前売と予約(郷に入っては郷に従え)

 ライヴのチケットは前売券と当日券が出る場合が多く、前売券は当日券よりも500〜1000円程度安く設定されている。前売券が完売の場合は当日券がでないこともあるので、行きたいライヴは前売券を購入しておく方が良い。関東在住の頃はプレイガイドで前売券を購入していた。しかし福岡に来てから私が行くライヴの多くは、プレイガイドでの前売販売がない。そこで予約サービスを用いてチケットを前売価格で入手している。このサービスは、ライヴの告知に示された連絡先に連絡を入れると、ライヴ当日に前売券の値段で入れる非常に便利なサービス。予約を入れる際には、名前だけを伝えて予約する、しかも本名に限らずハンドルネームで予約する人もいるようだ。お金は当日支払いがほとんどで、前払いや預け入れ金のようなものはない。
 今回、とあるライヴの前売券を予約しようとしてライヴ告知のHPを見てみた。ところが、予約どころか前売券をどうやって入手すれば良いのかさえ記載がなくてわからない。どうすればいいんだこれ。前売が欲しいなら、直接お店に行かないと駄目なのかな。またはメンバーに予約? うわーもーマジでー? お店は遠いし、苦手なのよメンバーに予約*1
 唇尖らせながら髪を洗っていて、ふと「チケット予約というサービスが、そもそも尋常ではないサービスなのだ」ということに思い当たる。チケット予約って、主催者側からすればリスクの高いサービスのはず。予約者が当日来ない可能性は十分にあるので、お金を回収できないかもしれない。それでも来るか来ないかあやふやな予約者のため「予約場所」は確保しておかねばならない*2。顔見知りの予約ならまだしも、顔も名前も知らぬ、何処の誰ともわからぬ者の予約は受け付けたくないだろう。だって予約だけされて、踏み倒されたら困るもの。困らなかった(アテにしてなかった)としても、いやな気分になるだろうし。
 今回私が見たHPのライヴの企画者も多分、顔が見えない誰かや一見さんには前売券を「お店で直接買うしかない券」にしておきたいのだろう。
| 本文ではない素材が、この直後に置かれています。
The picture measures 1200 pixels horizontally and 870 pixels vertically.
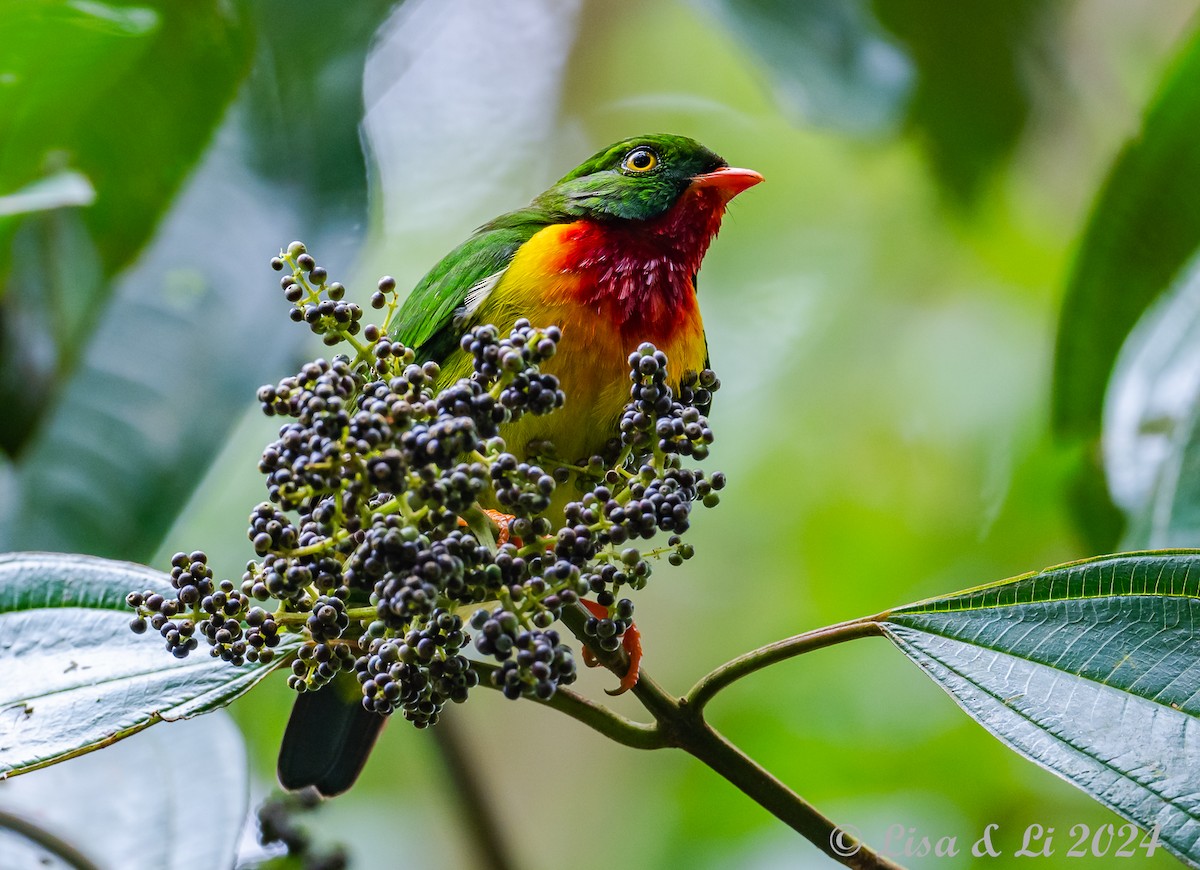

だから不特定多数が見るHPには、前売購入のための詳細を書かないのかもしれない。そう考えると、それは尤もな考えに思える。しかしこのように考えてみると、「何処の誰だかわからん人(予約を踏み倒す可能性のある人)の予約は受け付けられない」というのは、個人商店と馴染みのお客さんのツケに似ている。
 そっかー、ツケと一緒かー! と思い当たったところで、何だか凄く納得。引っかかっていた謎がようやく腑に落ちたような気がする。大体もっとよく考えてみれば、私はプレイガイドを通さないで前売券を確保するようなライヴに行くようになったのは福岡に来てからで、このようなライヴでの流儀を全然知らないのだ。ブチブチ言わずに流儀を身につけて、その上でもう一度考えてみようと思う。

*1:演奏以外のことに手を煩わせたくないのに煩わせにゃならん、という状況が申し訳なくて苦手。

*2:ハコが超満員になってしまう可能性を考える必要がなく、場所確保という発想がそもそもないのかもしれんが。